Unfortunately, you would have to multiply 6 by 6, two times, minus one, to get to the 2019 Fifa ranking of our boys, which was 71. Now that sounds like complicated mathematics, does it not? I would be surprised if it does not, given that the Word Economic Forum ranked South Africa last for mathematics and science education quality, in its Global Information Technology Report of 2016.

Now, that it is even more shocking.

Make no mistake, I enjoy having a “beverage” myself, Scotch is my poison. Sure, we need to escape our painful realities sometimes, be blissful, unwind, and cut-loose. In fact, if it was not for the vino, maybe I would have long succumbed to the cruelties of this world.

Most of my friends and family enjoy it too. We enjoy a scotch, or gin or champompo together on most of our meetings, whilst debating politics, economics, or enjoying a game of soccer.

I am not saying that we should not drink, nor am I saying we should not be happy when we finally get some after two consecutive months of forced abstinence, but, Ayi khona! Siyayibaxa (We are overdoing it)!

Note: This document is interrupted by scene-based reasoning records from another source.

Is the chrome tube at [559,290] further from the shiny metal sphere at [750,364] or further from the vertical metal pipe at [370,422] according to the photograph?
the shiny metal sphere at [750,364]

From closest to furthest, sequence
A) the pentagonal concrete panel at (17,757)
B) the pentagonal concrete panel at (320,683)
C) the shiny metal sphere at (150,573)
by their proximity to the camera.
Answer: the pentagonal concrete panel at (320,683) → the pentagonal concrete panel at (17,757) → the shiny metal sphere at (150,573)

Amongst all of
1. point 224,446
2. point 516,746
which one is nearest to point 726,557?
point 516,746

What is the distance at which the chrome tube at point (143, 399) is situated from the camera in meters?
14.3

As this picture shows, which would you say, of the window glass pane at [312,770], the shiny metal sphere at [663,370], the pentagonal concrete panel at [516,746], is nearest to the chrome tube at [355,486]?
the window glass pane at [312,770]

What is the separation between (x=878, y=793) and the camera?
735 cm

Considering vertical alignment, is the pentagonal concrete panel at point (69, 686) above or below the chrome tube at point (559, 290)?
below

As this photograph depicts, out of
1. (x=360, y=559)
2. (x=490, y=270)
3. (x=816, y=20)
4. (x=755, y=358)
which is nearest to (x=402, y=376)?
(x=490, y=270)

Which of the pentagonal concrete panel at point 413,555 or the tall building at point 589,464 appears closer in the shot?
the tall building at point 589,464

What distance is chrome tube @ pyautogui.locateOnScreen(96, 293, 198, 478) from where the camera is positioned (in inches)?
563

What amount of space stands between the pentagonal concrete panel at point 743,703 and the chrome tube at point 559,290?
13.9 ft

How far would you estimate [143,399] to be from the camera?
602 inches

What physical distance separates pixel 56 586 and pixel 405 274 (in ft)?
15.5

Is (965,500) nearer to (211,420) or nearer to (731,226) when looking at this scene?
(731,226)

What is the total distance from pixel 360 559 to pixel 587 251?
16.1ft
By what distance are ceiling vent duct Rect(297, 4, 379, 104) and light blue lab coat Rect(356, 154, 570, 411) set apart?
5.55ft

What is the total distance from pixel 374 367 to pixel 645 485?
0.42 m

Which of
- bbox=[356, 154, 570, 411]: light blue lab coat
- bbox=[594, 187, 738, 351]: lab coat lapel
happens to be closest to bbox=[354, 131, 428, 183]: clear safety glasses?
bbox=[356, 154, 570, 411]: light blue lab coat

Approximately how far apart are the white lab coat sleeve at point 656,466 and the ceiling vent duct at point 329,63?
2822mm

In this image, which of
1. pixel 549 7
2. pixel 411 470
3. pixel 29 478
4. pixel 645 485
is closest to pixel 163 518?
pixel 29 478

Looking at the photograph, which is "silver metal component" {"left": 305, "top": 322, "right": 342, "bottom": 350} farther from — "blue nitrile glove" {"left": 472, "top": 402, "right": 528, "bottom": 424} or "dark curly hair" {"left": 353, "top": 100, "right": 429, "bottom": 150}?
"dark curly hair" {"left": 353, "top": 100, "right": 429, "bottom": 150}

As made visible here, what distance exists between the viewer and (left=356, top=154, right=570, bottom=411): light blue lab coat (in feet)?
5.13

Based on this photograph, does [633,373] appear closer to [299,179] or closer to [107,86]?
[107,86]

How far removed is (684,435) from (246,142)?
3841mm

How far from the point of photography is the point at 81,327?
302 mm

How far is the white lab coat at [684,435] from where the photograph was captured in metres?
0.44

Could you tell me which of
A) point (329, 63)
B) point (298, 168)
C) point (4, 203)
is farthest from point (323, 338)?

For the first time this past Monday, I was ashamed to be associated with alcohol. I sat down and seriously pondered the goodness and the dividends of alcohol.

We can shy away from talking about and admitting it, but alcohol does destroy your liver, families, futures, and careers, and it does result in some of the road accidents that we see on our roads day in and day out. Research shows that about 6% of all deaths within South Africa are solely alcohol-related. Beyond that, it also has the potential of contributing to the spread of the Covid-19 pandemic, as President Yoweri Museveni, of Uganda, once warned us.

We must turn things around, for if we continue on this path, we are heading for (another) disaster.

It cannot be that we are not holding the government into account for not having schools ready to reopen.

It cannot be that we are not ready to go to places of worship and resort to worshipping alcohol. The holy book says “All things are allowed but not all things are beneficial”,

These are tough times; we must cut down on non-essentials. Can we consume alcohol sparingly? I am well aware that we have an even exacerbated plethora of challenging circumstances, but alcohol cannot be the panacea. Even the producers have told us, time and time again, “Enjoy responsibly” people.

South Africa, please, slow down, yehlisa, Kancane! wag ‘n bietjie, hold-up – it is too much.

  • Tusani Mnyandu is a student at Rhodes University completing a Postgraduate Diploma in Journalism and Media Studies. He is in Gauteng during the lockdown.